Working data START
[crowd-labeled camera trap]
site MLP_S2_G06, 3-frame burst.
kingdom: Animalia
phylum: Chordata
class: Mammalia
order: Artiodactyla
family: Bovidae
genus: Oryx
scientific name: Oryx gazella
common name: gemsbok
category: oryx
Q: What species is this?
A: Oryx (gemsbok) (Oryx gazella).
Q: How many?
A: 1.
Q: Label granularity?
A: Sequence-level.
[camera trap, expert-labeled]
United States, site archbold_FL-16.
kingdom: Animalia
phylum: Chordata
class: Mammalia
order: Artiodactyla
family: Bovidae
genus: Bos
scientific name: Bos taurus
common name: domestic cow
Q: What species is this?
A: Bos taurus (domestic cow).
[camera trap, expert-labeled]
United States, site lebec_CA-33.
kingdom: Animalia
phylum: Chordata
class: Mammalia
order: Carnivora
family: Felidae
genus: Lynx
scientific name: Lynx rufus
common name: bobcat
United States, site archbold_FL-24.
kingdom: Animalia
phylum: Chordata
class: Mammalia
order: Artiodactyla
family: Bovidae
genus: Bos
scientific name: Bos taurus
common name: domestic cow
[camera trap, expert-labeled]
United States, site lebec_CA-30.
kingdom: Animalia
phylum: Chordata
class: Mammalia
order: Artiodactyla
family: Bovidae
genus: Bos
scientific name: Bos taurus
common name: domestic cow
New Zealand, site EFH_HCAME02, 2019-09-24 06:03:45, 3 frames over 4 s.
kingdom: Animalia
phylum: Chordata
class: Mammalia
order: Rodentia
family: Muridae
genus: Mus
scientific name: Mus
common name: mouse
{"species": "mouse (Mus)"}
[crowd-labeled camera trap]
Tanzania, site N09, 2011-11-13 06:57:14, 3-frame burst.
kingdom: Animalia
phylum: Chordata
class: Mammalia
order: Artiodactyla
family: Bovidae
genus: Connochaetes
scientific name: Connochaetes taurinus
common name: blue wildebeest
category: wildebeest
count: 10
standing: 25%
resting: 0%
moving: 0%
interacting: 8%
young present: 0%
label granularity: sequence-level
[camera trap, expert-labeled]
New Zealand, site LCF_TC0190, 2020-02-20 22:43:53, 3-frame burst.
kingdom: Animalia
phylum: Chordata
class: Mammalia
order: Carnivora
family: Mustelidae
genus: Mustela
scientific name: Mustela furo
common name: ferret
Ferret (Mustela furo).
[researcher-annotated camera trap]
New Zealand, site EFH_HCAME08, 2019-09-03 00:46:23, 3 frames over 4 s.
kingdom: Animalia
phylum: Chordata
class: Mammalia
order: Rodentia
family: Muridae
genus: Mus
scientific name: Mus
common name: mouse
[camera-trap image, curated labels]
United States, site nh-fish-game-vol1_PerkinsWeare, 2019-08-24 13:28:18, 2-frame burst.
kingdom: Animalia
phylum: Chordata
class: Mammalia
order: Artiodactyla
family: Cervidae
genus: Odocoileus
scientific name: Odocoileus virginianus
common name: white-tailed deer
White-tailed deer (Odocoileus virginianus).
Working data END
* _Problem details_
Starting at the line that has "young present: 0%" and ending at the line that has "[camera-trap image, curated labels]", please write out the lines above exactly, leaving out all others.

* _Response below_
young present: 0%
label granularity: sequence-level
[camera trap, expert-labeled]
New Zealand, site LCF_TC0190, 2020-02-20 22:43:53, 3-frame burst.
kingdom: Animalia
phylum: Chordata
class: Mammalia
order: Carnivora
family: Mustelidae
genus: Mustela
scientific name: Mustela furo
common name: ferret
Ferret (Mustela furo).
[researcher-annotated camera trap]
New Zealand, site EFH_HCAME08, 2019-09-03 00:46:23, 3 frames over 4 s.
kingdom: Animalia
phylum: Chordata
class: Mammalia
order: Rodentia
family: Muridae
genus: Mus
scientific name: Mus
common name: mouse
[camera-trap image, curated labels]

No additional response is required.